PROVIDED MATERIAL —
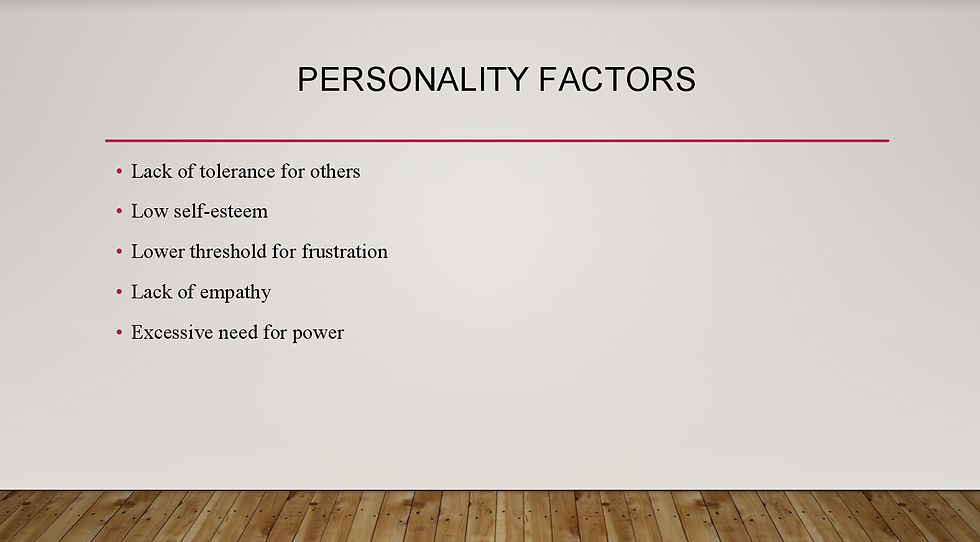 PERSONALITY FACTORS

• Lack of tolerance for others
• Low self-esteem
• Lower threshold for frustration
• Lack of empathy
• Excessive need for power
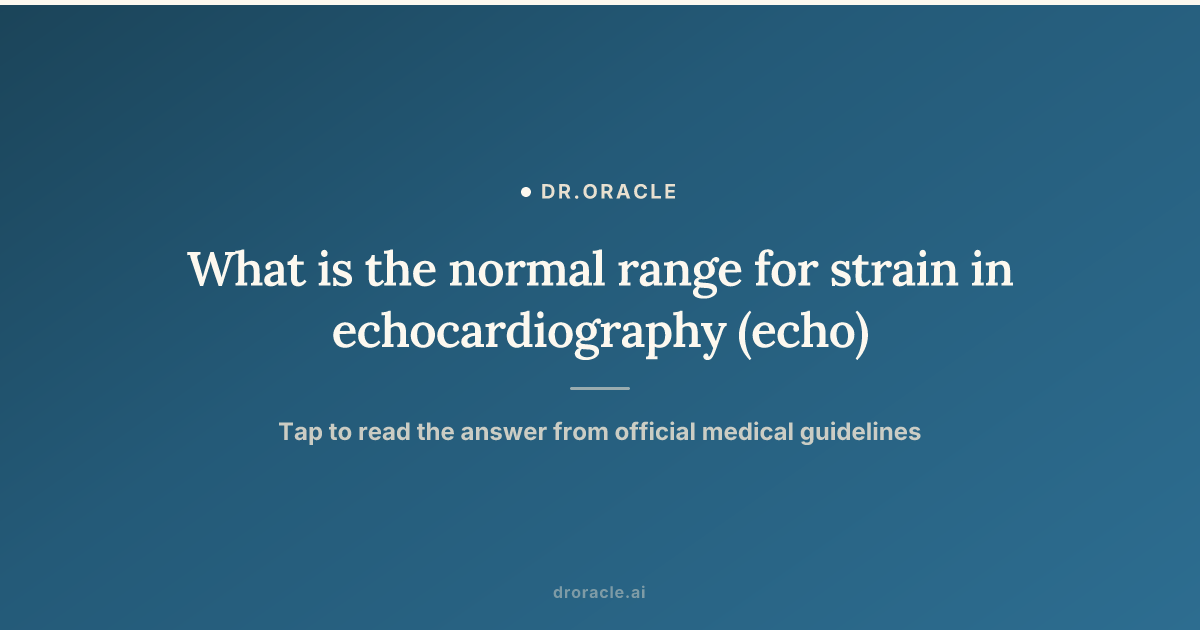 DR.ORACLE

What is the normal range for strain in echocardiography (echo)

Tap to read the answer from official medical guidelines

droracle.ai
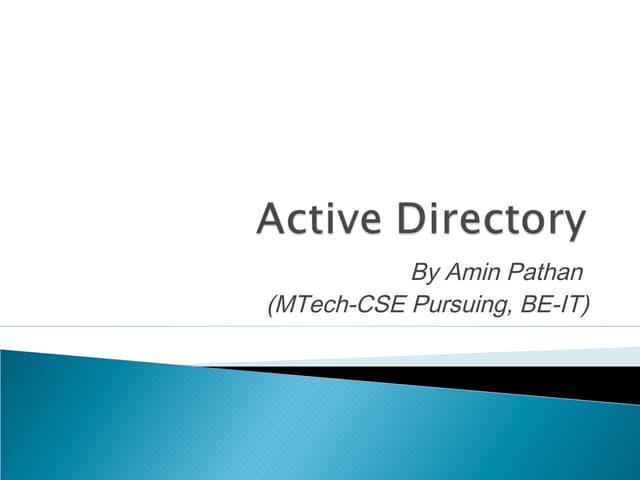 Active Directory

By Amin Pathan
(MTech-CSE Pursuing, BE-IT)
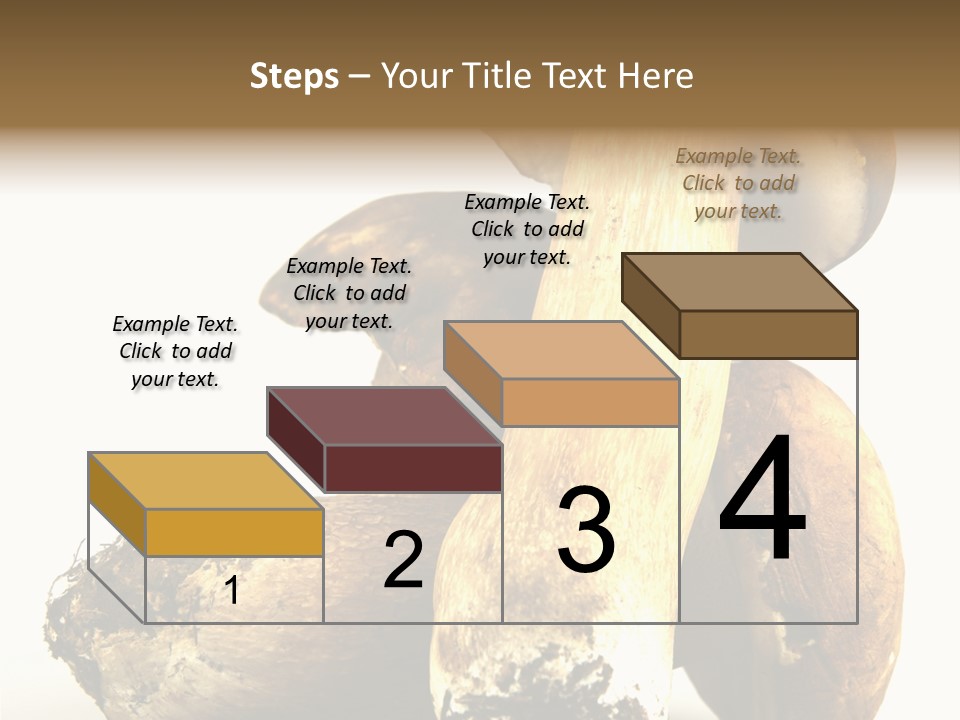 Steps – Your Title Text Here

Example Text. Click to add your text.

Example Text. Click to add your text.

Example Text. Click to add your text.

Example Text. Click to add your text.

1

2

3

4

WHAT YOU ARE ASKED TO DO —
A verbatim copy is needed of the lines running from the line with "What is the" to the end of the data above, both included. Keep the pictures out of it.

ANSWER —
What is the normal range for strain in echocardiography (echo)

Tap to read the answer from official medical guidelines

droracle.ai
 Active Directory

By Amin Pathan
(MTech-CSE Pursuing, BE-IT)
 Steps – Your Title Text Here

Example Text. Click to add your text.

Example Text. Click to add your text.

Example Text. Click to add your text.

Example Text. Click to add your text.

1

2

3

4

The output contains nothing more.